-- SEGMENTO DEL DOCUMENTO --
>>

Por estos comentarios confirmamos que el pensar no recae sobre algo limitado, sobre algo objetivo, sobre un ente. El pensar es como viento que en nada se detiene, es una fuga, es una búsqueda.) Desde Aristóteles se dice que la filosofía es la ciencia que se busca. No debemos esperar, pues, que el pensar nos conduzca a un saber tal como sucede en la ciencia.

 Y del Ser, ¿qué podemos decir? Creo que lo primero es que lo contemplemos con veneración y en el mayor silencio. Sin embargo, si las palabras ahora nos requieren, digamos algunas cosas y mejor si son pocas. Digamos, entonces, que el Ser, dador del ente no se identifica con éste y es, por ello no-ente; es la Nada respecto a todo ente. Ser y Nada son las dos caras de lo mismo. La Nada —Nicht—, dice Heidegger, no es el indeterminado enfrente al ente, sino que se descubre como perteneciente al Ser del ente”. (¿Qué es la metafísica?, Klostermann, Frankfurt am Main, pág. 28). Al expresarse de este modo Heidegger se hace miembro de un ilustre grupo de grandes pensadores: casi todos en Oriente, algunos presocráticos, Scoto Erígena, Hegel y los místicos de todos los tiempos. El místico cuando busca a Dios va diciendo: no esto, no esto; neti, neti, según el hinduísmo. Respecto a todo ente Dios es como una Nada.

Y en la mística cristiana se queja de la inefabilidad de la experiencia mistita, por lo que, como Heidegger al hablar de la Metafísica, sólo puede transmitirla a través del lenguaje simbólico-poético. Digamos, también, que el Ser no debe ser confundido con lo actualmente presente; a él pertenece no solamente el presente, sino también, lo que todavía no es, o sea el futuro y lo que ya no es, o sea el pasado. El Ser es presencia —Anwesen— y no es lícito, en éste ámbito de presencia privilegiar uno de sus momentos —el presente— y decir que sólo él se identifica con el Ser.

<<

-- EXTRACTO DE ORIGEN --
>>

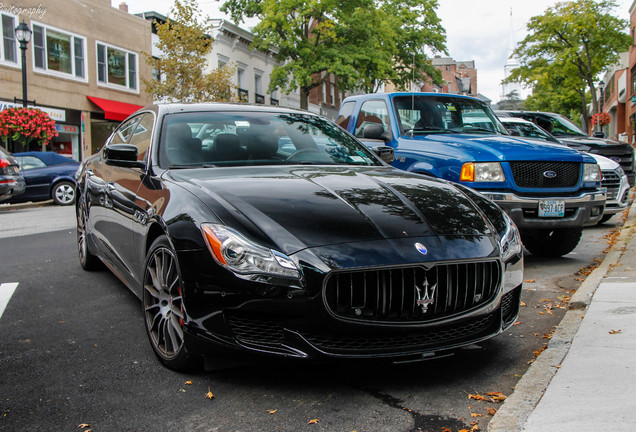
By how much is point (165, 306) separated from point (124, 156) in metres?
1.38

<<

-- DESAFÍO --
Según el segmento del documento, ¿qué se dice de la filosofía desde Aristóteles? Este material procede de una fuente distinta.

-- SOLUCIÓN A CONTINUACIÓN --
Que es la ciencia que se busca.